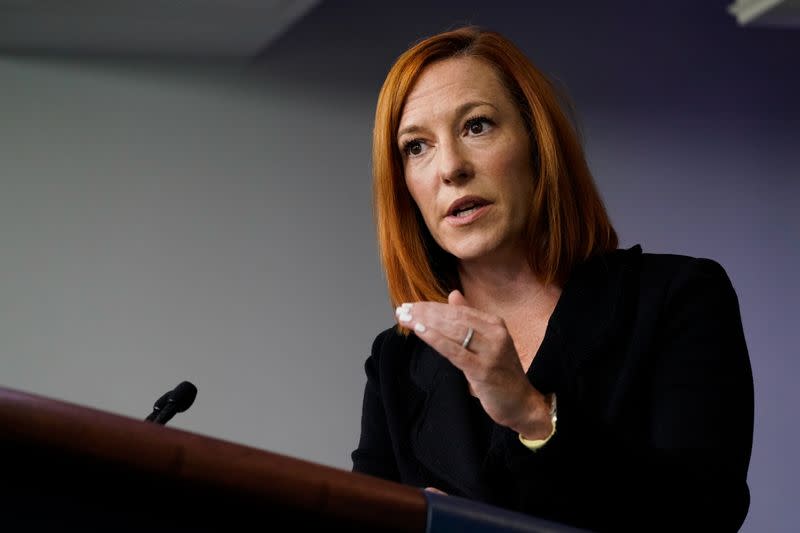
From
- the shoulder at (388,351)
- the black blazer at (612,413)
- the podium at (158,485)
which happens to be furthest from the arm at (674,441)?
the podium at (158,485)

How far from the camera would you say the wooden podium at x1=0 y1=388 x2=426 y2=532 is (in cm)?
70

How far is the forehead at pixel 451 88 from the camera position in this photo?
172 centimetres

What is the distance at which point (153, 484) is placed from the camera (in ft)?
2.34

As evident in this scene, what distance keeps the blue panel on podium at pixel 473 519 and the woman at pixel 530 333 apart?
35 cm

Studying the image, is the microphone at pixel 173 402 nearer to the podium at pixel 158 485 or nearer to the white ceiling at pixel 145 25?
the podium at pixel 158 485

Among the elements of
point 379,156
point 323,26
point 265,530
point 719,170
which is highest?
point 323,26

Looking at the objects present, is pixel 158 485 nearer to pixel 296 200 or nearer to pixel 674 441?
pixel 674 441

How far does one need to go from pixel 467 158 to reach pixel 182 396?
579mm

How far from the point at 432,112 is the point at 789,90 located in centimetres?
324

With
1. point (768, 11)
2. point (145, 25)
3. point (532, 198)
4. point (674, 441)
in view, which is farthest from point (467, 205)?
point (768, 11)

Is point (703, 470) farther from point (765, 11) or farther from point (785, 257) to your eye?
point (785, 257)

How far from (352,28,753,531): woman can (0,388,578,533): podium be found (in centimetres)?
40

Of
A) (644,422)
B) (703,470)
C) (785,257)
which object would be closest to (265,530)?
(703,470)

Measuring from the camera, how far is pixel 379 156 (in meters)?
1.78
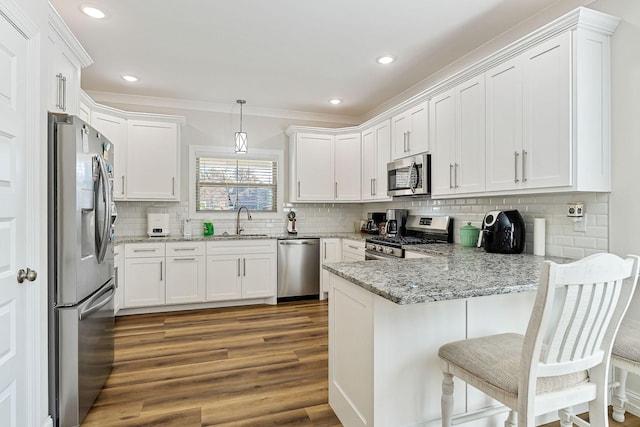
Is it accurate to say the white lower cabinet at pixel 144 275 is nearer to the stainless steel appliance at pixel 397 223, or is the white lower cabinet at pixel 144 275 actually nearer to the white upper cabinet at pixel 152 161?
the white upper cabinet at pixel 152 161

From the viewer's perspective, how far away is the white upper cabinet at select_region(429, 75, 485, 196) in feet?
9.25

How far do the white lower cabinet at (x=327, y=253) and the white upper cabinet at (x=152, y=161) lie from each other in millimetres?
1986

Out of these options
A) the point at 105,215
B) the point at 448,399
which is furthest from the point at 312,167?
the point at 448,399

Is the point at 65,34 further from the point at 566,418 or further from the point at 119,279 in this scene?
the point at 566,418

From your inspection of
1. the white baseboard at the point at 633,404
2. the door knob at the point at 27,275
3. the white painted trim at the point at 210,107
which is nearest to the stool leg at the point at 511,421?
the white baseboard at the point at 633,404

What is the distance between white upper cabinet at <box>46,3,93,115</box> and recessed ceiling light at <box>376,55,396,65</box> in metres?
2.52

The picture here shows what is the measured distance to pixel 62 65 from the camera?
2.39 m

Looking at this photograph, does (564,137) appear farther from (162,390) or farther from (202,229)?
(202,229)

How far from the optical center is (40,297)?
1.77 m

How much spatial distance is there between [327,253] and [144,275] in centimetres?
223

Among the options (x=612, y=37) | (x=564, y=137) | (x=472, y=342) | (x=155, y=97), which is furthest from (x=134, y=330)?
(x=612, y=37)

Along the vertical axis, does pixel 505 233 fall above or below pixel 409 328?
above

□ □ □

- **Your goal**: Pull out the lines above, from the one containing "The picture here" through the last line of the items, and reproduce them word for word, including both ends.

- **Expected output**:
The picture here shows what is the measured distance to pixel 62 65 from the camera?
2.39 m

Looking at this photograph, does (564,137) appear farther from (162,390) or farther from (202,229)?
(202,229)

How far from the optical center is (40,297)?
1.77 m

How much spatial distance is there between [327,253] and [144,275] in centimetres?
223

Among the options (x=612, y=37) | (x=564, y=137) | (x=472, y=342) | (x=155, y=97), which is furthest from (x=134, y=330)?
(x=612, y=37)

Along the vertical axis, does pixel 505 233 fall above or below pixel 409 328?
above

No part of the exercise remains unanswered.